WHAT TO DO: The output must be the data, printed exactly as written.

*** Opening RECORDS PROVIDED ***

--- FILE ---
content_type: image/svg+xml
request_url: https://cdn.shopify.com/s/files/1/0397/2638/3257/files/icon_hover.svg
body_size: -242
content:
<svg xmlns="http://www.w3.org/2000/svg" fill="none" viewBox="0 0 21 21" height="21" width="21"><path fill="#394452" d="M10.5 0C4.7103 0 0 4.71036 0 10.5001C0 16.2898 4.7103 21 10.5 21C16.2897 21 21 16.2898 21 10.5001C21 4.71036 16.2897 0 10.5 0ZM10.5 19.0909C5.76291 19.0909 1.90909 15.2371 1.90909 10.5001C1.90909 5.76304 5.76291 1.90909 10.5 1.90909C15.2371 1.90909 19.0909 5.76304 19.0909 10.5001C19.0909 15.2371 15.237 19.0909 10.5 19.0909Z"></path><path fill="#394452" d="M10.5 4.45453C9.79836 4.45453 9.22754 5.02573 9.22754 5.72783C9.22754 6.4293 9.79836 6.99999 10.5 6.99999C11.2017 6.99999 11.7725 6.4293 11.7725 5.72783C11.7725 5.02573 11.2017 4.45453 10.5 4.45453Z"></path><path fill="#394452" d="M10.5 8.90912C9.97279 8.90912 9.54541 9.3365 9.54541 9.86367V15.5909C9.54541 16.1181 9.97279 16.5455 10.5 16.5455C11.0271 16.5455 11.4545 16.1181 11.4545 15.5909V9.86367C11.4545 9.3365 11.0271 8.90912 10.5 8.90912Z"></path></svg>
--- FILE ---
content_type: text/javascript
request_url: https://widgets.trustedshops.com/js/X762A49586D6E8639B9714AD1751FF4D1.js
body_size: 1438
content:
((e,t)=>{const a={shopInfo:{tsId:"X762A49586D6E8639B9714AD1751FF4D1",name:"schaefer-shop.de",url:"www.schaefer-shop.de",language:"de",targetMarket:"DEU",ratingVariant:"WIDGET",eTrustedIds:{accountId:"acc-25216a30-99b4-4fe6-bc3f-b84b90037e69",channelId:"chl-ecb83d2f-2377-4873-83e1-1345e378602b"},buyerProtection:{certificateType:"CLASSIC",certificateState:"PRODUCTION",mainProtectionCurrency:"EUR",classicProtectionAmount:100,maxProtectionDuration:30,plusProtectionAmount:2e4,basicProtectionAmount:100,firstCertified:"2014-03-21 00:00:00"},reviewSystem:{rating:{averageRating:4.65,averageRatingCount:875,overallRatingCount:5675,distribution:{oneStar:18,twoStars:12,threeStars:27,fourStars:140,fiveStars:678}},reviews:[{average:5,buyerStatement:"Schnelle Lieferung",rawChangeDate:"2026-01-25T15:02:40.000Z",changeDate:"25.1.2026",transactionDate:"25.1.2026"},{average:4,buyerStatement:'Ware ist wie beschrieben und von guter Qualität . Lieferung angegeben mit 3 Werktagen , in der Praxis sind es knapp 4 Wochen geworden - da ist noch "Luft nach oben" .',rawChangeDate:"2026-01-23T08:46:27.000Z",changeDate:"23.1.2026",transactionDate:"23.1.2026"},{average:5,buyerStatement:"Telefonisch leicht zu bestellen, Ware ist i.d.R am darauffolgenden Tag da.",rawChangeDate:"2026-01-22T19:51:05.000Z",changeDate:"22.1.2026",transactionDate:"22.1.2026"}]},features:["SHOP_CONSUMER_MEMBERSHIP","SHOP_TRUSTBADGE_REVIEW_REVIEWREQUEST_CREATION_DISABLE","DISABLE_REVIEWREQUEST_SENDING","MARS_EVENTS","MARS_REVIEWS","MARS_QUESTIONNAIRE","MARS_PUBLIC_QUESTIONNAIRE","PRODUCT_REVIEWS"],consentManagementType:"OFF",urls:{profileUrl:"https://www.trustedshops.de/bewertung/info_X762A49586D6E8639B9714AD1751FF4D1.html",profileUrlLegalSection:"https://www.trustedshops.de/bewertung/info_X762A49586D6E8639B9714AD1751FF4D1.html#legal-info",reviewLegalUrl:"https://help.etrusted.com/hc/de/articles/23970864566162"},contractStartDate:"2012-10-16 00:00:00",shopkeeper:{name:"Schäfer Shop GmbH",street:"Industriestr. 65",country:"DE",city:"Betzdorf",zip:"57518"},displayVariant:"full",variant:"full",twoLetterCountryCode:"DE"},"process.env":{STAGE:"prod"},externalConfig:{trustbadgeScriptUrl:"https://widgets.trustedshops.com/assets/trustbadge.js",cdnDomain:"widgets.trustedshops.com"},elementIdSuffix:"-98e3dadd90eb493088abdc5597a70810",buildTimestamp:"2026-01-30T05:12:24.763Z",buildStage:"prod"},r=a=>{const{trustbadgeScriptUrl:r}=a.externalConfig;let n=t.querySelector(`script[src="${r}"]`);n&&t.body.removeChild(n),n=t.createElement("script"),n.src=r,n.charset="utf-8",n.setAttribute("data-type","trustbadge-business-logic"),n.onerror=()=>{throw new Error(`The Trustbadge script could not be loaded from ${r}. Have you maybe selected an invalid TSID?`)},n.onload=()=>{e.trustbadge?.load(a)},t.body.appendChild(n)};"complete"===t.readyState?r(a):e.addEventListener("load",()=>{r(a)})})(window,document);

*** Closing RECORDS PROVIDED ***

REPLY TO THE TASK:
--- FILE ---
content_type: image/svg+xml
request_url: https://cdn.shopify.com/s/files/1/0397/2638/3257/files/icon_hover.svg
body_size: -242
content:
<svg xmlns="http://www.w3.org/2000/svg" fill="none" viewBox="0 0 21 21" height="21" width="21"><path fill="#394452" d="M10.5 0C4.7103 0 0 4.71036 0 10.5001C0 16.2898 4.7103 21 10.5 21C16.2897 21 21 16.2898 21 10.5001C21 4.71036 16.2897 0 10.5 0ZM10.5 19.0909C5.76291 19.0909 1.90909 15.2371 1.90909 10.5001C1.90909 5.76304 5.76291 1.90909 10.5 1.90909C15.2371 1.90909 19.0909 5.76304 19.0909 10.5001C19.0909 15.2371 15.237 19.0909 10.5 19.0909Z"></path><path fill="#394452" d="M10.5 4.45453C9.79836 4.45453 9.22754 5.02573 9.22754 5.72783C9.22754 6.4293 9.79836 6.99999 10.5 6.99999C11.2017 6.99999 11.7725 6.4293 11.7725 5.72783C11.7725 5.02573 11.2017 4.45453 10.5 4.45453Z"></path><path fill="#394452" d="M10.5 8.90912C9.97279 8.90912 9.54541 9.3365 9.54541 9.86367V15.5909C9.54541 16.1181 9.97279 16.5455 10.5 16.5455C11.0271 16.5455 11.4545 16.1181 11.4545 15.5909V9.86367C11.4545 9.3365 11.0271 8.90912 10.5 8.90912Z"></path></svg>
--- FILE ---
content_type: text/javascript
request_url: https://widgets.trustedshops.com/js/X762A49586D6E8639B9714AD1751FF4D1.js
body_size: 1438
content:
((e,t)=>{const a={shopInfo:{tsId:"X762A49586D6E8639B9714AD1751FF4D1",name:"schaefer-shop.de",url:"www.schaefer-shop.de",language:"de",targetMarket:"DEU",ratingVariant:"WIDGET",eTrustedIds:{accountId:"acc-25216a30-99b4-4fe6-bc3f-b84b90037e69",channelId:"chl-ecb83d2f-2377-4873-83e1-1345e378602b"},buyerProtection:{certificateType:"CLASSIC",certificateState:"PRODUCTION",mainProtectionCurrency:"EUR",classicProtectionAmount:100,maxProtectionDuration:30,plusProtectionAmount:2e4,basicProtectionAmount:100,firstCertified:"2014-03-21 00:00:00"},reviewSystem:{rating:{averageRating:4.65,averageRatingCount:875,overallRatingCount:5675,distribution:{oneStar:18,twoStars:12,threeStars:27,fourStars:140,fiveStars:678}},reviews:[{average:5,buyerStatement:"Schnelle Lieferung",rawChangeDate:"2026-01-25T15:02:40.000Z",changeDate:"25.1.2026",transactionDate:"25.1.2026"},{average:4,buyerStatement:'Ware ist wie beschrieben und von guter Qualität . Lieferung angegeben mit 3 Werktagen , in der Praxis sind es knapp 4 Wochen geworden - da ist noch "Luft nach oben" .',rawChangeDate:"2026-01-23T08:46:27.000Z",changeDate:"23.1.2026",transactionDate:"23.1.2026"},{average:5,buyerStatement:"Telefonisch leicht zu bestellen, Ware ist i.d.R am darauffolgenden Tag da.",rawChangeDate:"2026-01-22T19:51:05.000Z",changeDate:"22.1.2026",transactionDate:"22.1.2026"}]},features:["SHOP_CONSUMER_MEMBERSHIP","SHOP_TRUSTBADGE_REVIEW_REVIEWREQUEST_CREATION_DISABLE","DISABLE_REVIEWREQUEST_SENDING","MARS_EVENTS","MARS_REVIEWS","MARS_QUESTIONNAIRE","MARS_PUBLIC_QUESTIONNAIRE","PRODUCT_REVIEWS"],consentManagementType:"OFF",urls:{profileUrl:"https://www.trustedshops.de/bewertung/info_X762A49586D6E8639B9714AD1751FF4D1.html",profileUrlLegalSection:"https://www.trustedshops.de/bewertung/info_X762A49586D6E8639B9714AD1751FF4D1.html#legal-info",reviewLegalUrl:"https://help.etrusted.com/hc/de/articles/23970864566162"},contractStartDate:"2012-10-16 00:00:00",shopkeeper:{name:"Schäfer Shop GmbH",street:"Industriestr. 65",country:"DE",city:"Betzdorf",zip:"57518"},displayVariant:"full",variant:"full",twoLetterCountryCode:"DE"},"process.env":{STAGE:"prod"},externalConfig:{trustbadgeScriptUrl:"https://widgets.trustedshops.com/assets/trustbadge.js",cdnDomain:"widgets.trustedshops.com"},elementIdSuffix:"-98e3dadd90eb493088abdc5597a70810",buildTimestamp:"2026-01-30T05:12:24.763Z",buildStage:"prod"},r=a=>{const{trustbadgeScriptUrl:r}=a.externalConfig;let n=t.querySelector(`script[src="${r}"]`);n&&t.body.removeChild(n),n=t.createElement("script"),n.src=r,n.charset="utf-8",n.setAttribute("data-type","trustbadge-business-logic"),n.onerror=()=>{throw new Error(`The Trustbadge script could not be loaded from ${r}. Have you maybe selected an invalid TSID?`)},n.onload=()=>{e.trustbadge?.load(a)},t.body.appendChild(n)};"complete"===t.readyState?r(a):e.addEventListener("load",()=>{r(a)})})(window,document);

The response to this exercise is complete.